The user guide and interaction module 950 may provide a guide and a user interface (UI) to the user through the audio output module 920 based on the processing results of the image analysis/processing module 940.

In this disclosure, it may be referred to as an on-device artificial intelligence accelerator, including a neural network acceleration model 971 and a neural network learning module 972, without transmitting data outside the artificial intelligence device 100. The neural network acceleration model 971 and the neural network learning module 972 may be hardware components.

The image analysis/processing module 940 can use the on-device artificial intelligence accelerator 970 when neural network calculation processing is required.

When the food recognition module 941 recognizes food using a neural network, the on-device artificial intelligence accelerator 970 uses the neural network learning module of the on-device artificial intelligence accelerator to improve misrecognition that occurs in the user environment. .

The on-device artificial intelligence accelerator 970 can perform the following operations.

When the on-device artificial intelligence accelerator 970 receives food misrecognition feedback from the user, it can store information (image) of the food.

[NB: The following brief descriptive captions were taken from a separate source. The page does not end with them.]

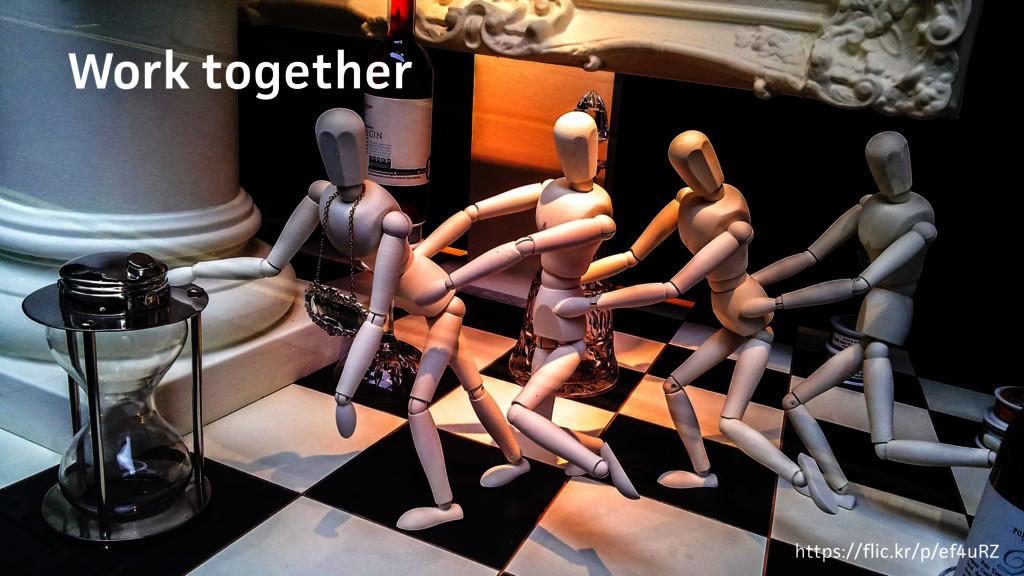 Work together https://flic.kr/p/ef4uRZ
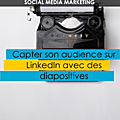 [social media marketing] capter son audience sur linkedin avec des diapositives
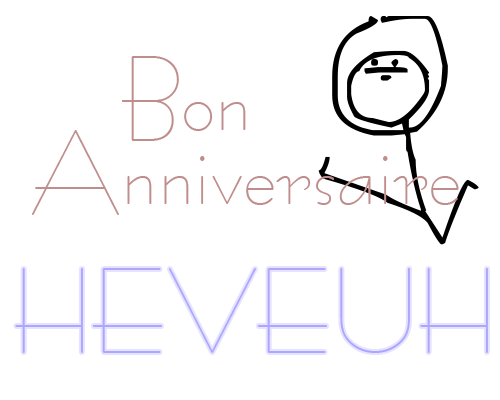 Heveuh Birthday. =p Ba10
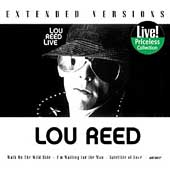 Lou Reed: Lou Reed Live: Extended Versions (Collectables)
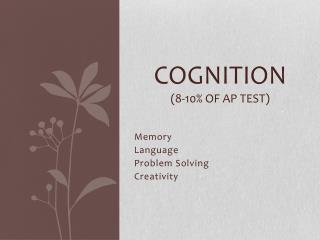 Cognition  (8-10% of AP test)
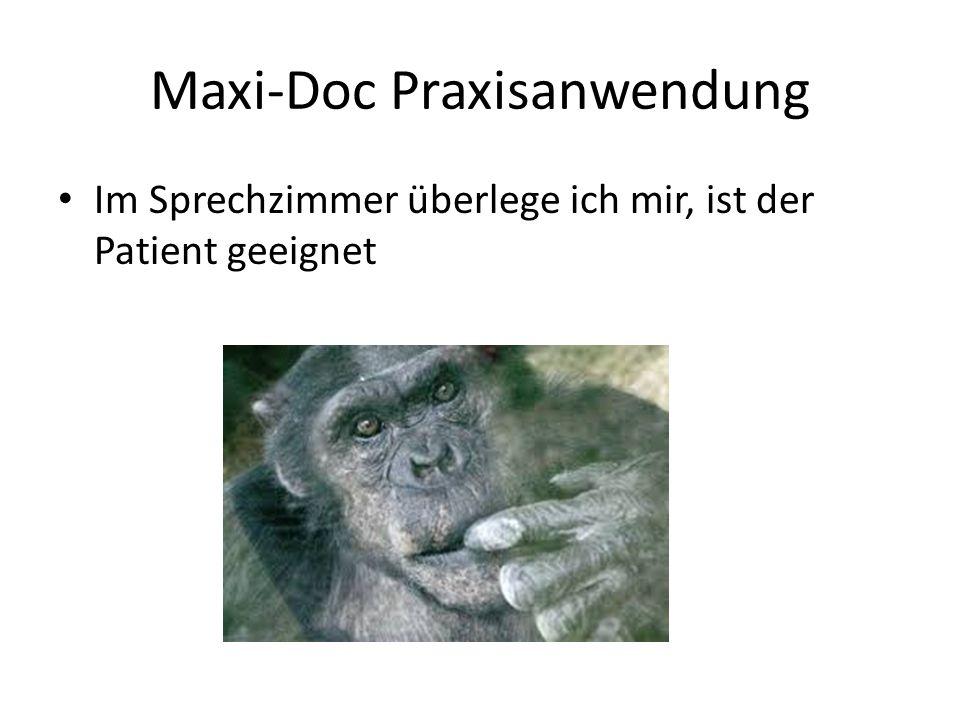 Maxi-Doc Praxisanwendung Im Sprechzimmer überlege ich mir, ist der Patient geeignet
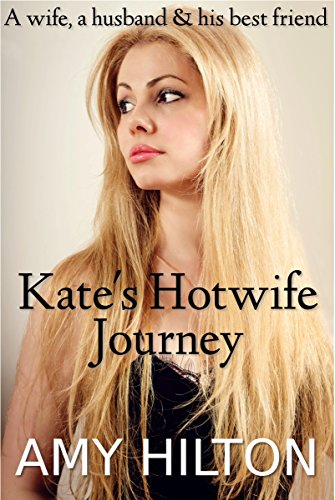 Kate's Hotwife Journey: A wife, a husband and his best friend (The Wife The Husband And His Best Friend)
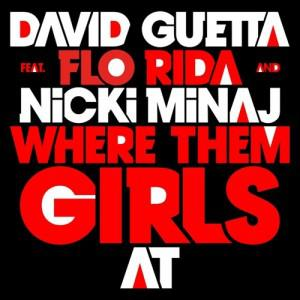David Guetta, Flo Rida, Nicki Minaj / Where them girls at : So many girls in here, where do I begin ? I seen this one, I'm bout to go in then she said, I'm here with...
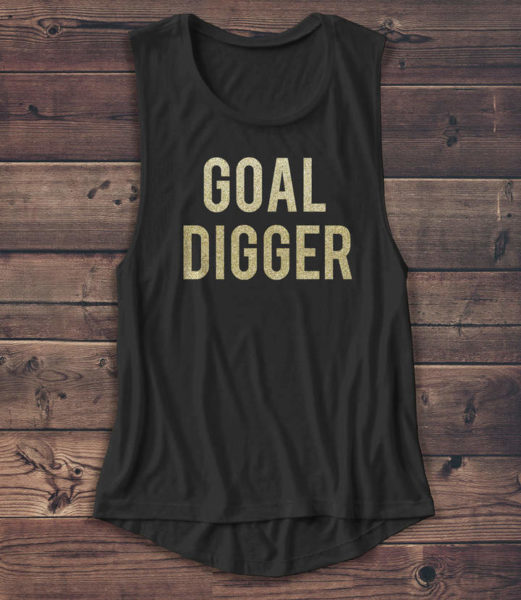 23 Awesome Mom Life Shirts You Need In Your Life Right Now- Goal Digger Shirt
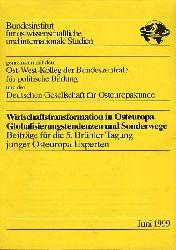 Wirtschaftstransformation in Osteuropa. Globalisierungstendenzen und Sonderwege. Beiträge für die 5. Brühler Tagung Junger Osteuropa-Experten.
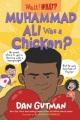 Muhammad Ali was a chicken?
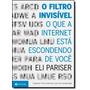 Filtro Invisivel: O Que A Internet Esta Escondendo De Voce,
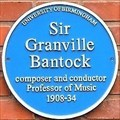 Image for Sir Granville Bantock - The University of Birmingham - Edgbaston, Birmingham, U.K.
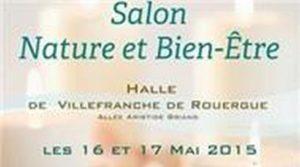 16-17 Mai 2015 : Salon Nature & Bien-Être à Villefranche de Rouergue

The on-device artificial intelligence accelerator 970 can collect and store image data collected from the image sensor 910 when food data with a high similarity to the food that received misrecognition feedback enters the food monitoring/detection area.

The on-device artificial intelligence accelerator 970 can receive corrective feedback from the user with a representative image of the collected data, or label the data based on the misrecognition feedback initially received.

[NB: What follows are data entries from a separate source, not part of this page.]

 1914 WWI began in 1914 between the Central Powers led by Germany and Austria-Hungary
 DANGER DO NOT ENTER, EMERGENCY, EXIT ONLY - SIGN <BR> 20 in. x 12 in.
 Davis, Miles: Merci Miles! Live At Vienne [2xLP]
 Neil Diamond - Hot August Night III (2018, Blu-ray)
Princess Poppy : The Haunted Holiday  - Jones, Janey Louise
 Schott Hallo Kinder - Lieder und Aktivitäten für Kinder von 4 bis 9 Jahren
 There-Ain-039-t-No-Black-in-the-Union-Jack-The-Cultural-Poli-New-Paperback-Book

The on-device artificial intelligence accelerator 970 can obtain an improved artificial intelligence recognition model by learning the collected data that received correction feedback as learning data through the learning module of the on-device artificial intelligence accelerator 970.

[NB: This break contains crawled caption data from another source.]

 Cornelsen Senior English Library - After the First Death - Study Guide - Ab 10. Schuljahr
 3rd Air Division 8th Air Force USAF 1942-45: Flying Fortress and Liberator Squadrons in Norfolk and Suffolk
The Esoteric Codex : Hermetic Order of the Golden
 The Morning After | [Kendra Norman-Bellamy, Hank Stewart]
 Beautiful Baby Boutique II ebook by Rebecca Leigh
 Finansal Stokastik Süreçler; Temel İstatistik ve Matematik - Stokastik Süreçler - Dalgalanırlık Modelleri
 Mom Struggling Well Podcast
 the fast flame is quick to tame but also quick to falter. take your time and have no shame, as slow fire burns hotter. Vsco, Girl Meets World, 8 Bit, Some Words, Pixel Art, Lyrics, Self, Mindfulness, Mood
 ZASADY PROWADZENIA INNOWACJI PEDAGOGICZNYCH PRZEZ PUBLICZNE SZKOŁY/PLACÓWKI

The on-device artificial intelligence accelerator 970 can update the improved artificial intelligence recognition neural network model to the food recognition module 941.

The on-device artificial intelligence accelerator 970 combines the image data received from the image analysis/processing module 940, including the neural network acceleration module 971 and the neural network learning module 972, with a neural network to accelerate artificial intelligence processing. Results can be returned. This on-device artificial intelligence accelerator 970 can return results related to food recognition, food entry/exit tracking, and food shelf location determination through image analysis.

The accuracy of the function (food recognition performance) operated in the image analysis/processing module 940 can be continuously improved through updates.

The food shelf position determination module 943 determines the position of food on the shelf based on the center point of the object, and determines which space it occupies by referring to the outer coordinates of the object.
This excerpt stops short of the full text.